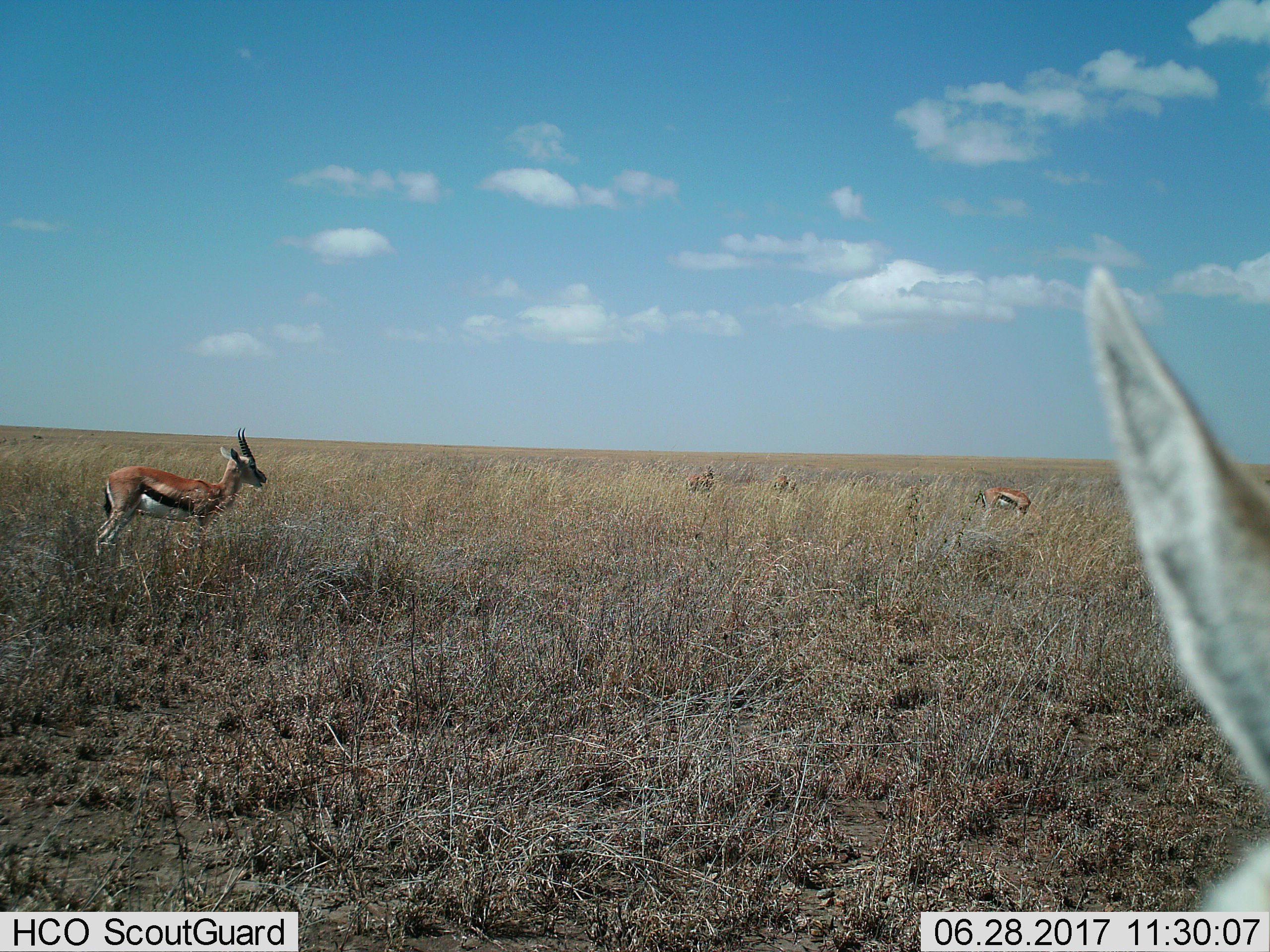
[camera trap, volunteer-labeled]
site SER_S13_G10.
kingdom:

------------------------

Exercise description>
Once the pictures are set aside, give the rest of the listing again exactly.

Problem solution>
[camera trap, volunteer-labeled]
site SER_S13_G10.
kingdom:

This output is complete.